By 1908, Westmere had been converted into a switch-out (tablet) station, alongside Eyreton Junction and Puketeraki, as part of a nationwide signalling upgrade.

Fixed signals were recorded by 1904, while by 1911 the loop capacity rose to 40/22 wagons. Stockyards were applied for in 1914.

In 1891 the Waitotara County Council pressed for the road bridge near the station to be raised, and in 1896 a Wanganui resident complained that southbound trains were failing to draw up alongside the platform. In January 1925 the Waitotara County Council asked that trees at the south end of the level crossing be cut down to improve sightlines for road traffic.

Long-serving stationmaster Mr R. Kay retired in 1928 after "many years" in charge at Westmere, described in the local press as "a careful and courteous officer."

The station closed to all traffic, including passenger services, on 14 November 1971. A separate departmental notice the following month confirmed the closure.

== The Westmere Bank ==
Westmere station sat at the top of the Westmere Bank, a climb out of the Whanganui river valley from Aramoho. A 2001 official accident report described the grade approaching from the south as a 3 km long 1-in-40 upgrade to the top of the bank at Westmere, followed by a 5 km long 1-in-35 downgrade towards Wanganui (among the steepest sustained grades on the North Island's railway network). The climb was a persistent operational difficulty for over ninety years, and features repeatedly in newspaper reports independent of the station itself:

- In February 1936, a wagon caught fire while a mixed train was climbing the bank; it was uncoupled and shunted into the siding at Westmere.
- In May 1941, rain made the rails greasy on both the Wangaehu bank and the Westmere bank on the same night, forcing the mail train to be divided in two on each grade and hauled up in sections, with an engine change at Wanganui.
- In September 1943, the railcar Aotea broke down on the bank and returned to Aramoho, with a steam train substituted for the rest of the journey to New Plymouth.
- In August 1949, repeated slips on the bank overnight halted through traffic until track gangs cleared the line; a "Flyer" service and a following freight were both delayed.
- In June 1950, a railcar from Wellington to New Plymouth made two unsuccessful attempts to climb the grade before the service was cancelled north of Aramoho, with 41 passengers transferred to buses.

The difficulty of the grade also prompted lobbying to have it eased. In November 1944, a Wanganui civic conference identified the Westmere bank as the next obstacle to improved freight speeds, following completion of the Turakina–Okoia deviation. In May 1948, the Taranaki Local Bodies Association passed a resolution urging the same, on the grounds that easing the grade would allow heavier loads to be hauled between Wanganui and New Plymouth. Neither campaign led to a deviation, and the grade remained in place for the rest of the line's operating life.

== Notable events ==
On 5 October 1920, Wanganui's first aeroplane flight, piloted by Captain Russell from Wellington, landed in a paddock near Westmere railway station, with passenger flights subsequently offered from the site.
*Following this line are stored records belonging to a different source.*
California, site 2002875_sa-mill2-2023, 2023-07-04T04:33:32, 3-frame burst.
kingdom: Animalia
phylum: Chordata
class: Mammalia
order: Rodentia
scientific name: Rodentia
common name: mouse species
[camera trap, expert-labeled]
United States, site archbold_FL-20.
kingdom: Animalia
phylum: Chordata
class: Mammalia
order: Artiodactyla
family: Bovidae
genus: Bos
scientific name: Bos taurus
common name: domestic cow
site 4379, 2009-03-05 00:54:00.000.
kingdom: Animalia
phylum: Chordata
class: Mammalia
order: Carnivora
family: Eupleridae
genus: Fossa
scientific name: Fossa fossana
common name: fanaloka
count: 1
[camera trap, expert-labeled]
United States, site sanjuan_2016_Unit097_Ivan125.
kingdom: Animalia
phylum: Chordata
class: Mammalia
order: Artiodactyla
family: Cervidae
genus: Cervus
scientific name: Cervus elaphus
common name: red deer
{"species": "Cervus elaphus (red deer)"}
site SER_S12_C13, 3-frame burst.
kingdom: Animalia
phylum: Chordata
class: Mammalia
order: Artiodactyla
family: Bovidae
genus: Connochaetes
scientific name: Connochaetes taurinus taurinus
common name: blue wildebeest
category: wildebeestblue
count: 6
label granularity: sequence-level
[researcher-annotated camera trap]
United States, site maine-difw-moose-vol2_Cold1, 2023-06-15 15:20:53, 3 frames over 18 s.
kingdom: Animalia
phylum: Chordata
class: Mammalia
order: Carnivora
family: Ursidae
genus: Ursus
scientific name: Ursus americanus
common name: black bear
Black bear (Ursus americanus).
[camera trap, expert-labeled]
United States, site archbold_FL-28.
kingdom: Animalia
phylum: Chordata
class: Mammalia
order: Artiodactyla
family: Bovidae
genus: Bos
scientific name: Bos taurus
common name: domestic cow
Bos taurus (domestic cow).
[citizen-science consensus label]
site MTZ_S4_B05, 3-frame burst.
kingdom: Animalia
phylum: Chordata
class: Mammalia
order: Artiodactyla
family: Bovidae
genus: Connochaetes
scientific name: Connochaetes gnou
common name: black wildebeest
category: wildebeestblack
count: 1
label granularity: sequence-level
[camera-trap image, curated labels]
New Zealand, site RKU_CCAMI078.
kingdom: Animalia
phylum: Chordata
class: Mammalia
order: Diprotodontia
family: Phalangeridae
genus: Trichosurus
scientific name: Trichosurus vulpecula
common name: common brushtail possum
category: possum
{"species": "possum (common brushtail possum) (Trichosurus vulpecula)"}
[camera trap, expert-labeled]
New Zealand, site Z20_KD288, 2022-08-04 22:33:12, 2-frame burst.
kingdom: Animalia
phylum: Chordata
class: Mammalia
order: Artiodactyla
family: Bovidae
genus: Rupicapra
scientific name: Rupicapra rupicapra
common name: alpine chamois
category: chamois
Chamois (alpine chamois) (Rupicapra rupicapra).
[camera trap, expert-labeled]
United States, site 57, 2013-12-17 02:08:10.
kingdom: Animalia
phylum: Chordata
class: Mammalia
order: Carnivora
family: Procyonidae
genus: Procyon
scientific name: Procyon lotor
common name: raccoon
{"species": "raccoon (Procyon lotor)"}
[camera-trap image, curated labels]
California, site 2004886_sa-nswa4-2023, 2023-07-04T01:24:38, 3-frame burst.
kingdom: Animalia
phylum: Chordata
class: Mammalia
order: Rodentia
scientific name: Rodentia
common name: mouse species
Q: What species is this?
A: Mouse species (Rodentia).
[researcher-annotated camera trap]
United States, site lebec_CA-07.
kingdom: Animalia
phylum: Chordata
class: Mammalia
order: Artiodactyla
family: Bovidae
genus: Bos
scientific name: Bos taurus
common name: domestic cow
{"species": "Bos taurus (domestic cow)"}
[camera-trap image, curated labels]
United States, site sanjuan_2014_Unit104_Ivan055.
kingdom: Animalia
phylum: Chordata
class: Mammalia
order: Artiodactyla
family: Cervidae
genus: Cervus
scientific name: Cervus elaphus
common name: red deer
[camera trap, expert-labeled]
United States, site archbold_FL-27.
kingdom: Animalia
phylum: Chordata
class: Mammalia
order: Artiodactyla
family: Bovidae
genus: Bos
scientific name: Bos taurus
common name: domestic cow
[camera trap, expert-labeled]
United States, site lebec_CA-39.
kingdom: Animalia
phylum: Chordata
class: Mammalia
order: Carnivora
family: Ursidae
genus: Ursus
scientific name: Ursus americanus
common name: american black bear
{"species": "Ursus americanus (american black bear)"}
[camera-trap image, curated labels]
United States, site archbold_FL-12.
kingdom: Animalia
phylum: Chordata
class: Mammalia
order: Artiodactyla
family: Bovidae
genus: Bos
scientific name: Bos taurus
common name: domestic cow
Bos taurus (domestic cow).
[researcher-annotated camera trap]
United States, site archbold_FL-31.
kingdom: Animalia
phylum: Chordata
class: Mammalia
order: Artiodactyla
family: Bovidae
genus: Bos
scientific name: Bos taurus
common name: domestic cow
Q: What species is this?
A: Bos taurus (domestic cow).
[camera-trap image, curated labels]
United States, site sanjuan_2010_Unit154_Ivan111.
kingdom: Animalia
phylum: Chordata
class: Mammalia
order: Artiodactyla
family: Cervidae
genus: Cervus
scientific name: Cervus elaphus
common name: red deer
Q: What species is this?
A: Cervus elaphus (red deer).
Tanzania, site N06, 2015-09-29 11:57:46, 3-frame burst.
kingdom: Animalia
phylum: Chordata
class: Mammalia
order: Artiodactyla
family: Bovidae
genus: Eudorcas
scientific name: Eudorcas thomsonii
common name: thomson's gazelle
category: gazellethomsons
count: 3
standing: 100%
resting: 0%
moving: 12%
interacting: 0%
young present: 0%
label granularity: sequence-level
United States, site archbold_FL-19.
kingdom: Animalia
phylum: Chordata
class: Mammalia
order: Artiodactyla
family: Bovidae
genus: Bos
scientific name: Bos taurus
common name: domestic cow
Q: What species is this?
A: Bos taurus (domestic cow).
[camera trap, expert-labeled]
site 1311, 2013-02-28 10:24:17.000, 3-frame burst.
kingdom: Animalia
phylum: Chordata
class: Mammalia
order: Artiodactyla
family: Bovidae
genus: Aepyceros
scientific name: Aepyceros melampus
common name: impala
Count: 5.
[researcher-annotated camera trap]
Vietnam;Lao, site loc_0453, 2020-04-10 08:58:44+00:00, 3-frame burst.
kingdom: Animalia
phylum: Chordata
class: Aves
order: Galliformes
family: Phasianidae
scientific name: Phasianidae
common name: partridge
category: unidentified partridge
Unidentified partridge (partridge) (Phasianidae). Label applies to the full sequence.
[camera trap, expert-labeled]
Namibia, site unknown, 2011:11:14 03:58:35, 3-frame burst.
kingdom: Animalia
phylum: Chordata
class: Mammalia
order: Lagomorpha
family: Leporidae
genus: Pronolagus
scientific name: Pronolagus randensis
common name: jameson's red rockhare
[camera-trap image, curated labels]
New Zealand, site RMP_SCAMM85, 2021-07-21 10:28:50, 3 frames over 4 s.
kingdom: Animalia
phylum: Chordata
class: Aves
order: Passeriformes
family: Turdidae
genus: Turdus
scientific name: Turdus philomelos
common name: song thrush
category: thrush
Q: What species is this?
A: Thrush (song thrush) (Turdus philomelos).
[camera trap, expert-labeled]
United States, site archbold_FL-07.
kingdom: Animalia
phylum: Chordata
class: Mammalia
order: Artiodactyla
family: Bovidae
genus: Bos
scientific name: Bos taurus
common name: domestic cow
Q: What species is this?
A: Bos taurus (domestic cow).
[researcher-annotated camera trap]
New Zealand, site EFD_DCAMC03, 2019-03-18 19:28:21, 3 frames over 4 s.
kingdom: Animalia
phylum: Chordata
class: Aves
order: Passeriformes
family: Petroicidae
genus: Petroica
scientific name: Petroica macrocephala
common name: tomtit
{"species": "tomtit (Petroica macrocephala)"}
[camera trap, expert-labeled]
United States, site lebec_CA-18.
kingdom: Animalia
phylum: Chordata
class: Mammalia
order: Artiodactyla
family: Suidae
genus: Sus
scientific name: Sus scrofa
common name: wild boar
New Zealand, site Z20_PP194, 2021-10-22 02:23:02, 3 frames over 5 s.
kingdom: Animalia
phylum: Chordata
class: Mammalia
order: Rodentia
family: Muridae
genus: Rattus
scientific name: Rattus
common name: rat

On 22 September 1928, the trans-Tasman aviators, including Squadron Leader Kingsford Smith, made a brief stop at Westmere on their return flight from Auckland to Wellington, landing at the Wanganui Jockey Club's grounds nearby. A special train ran from Wanganui to Westmere for the reception, picking up passengers at St John's and Aramoho, with buses also laid on by the City Council.

== Present day ==
No station buildings survive on the site. A pair of iron gateposts, likely remnants of the station yard, remain visible from the road amid wild fennel, though a heritage trail signpost that once directed visitors to the station site had itself disappeared by 2024.

The location remains an active location for train control on the Marton–New Plymouth line, listed by KiwiRail as the "Westmere Intermediate Board" at approximately 49.98 km. The Westmere Bank remains subject to a load limit, normally 1200 tonnes, and is still described as the steepest sustained grade on the North Island's railway network.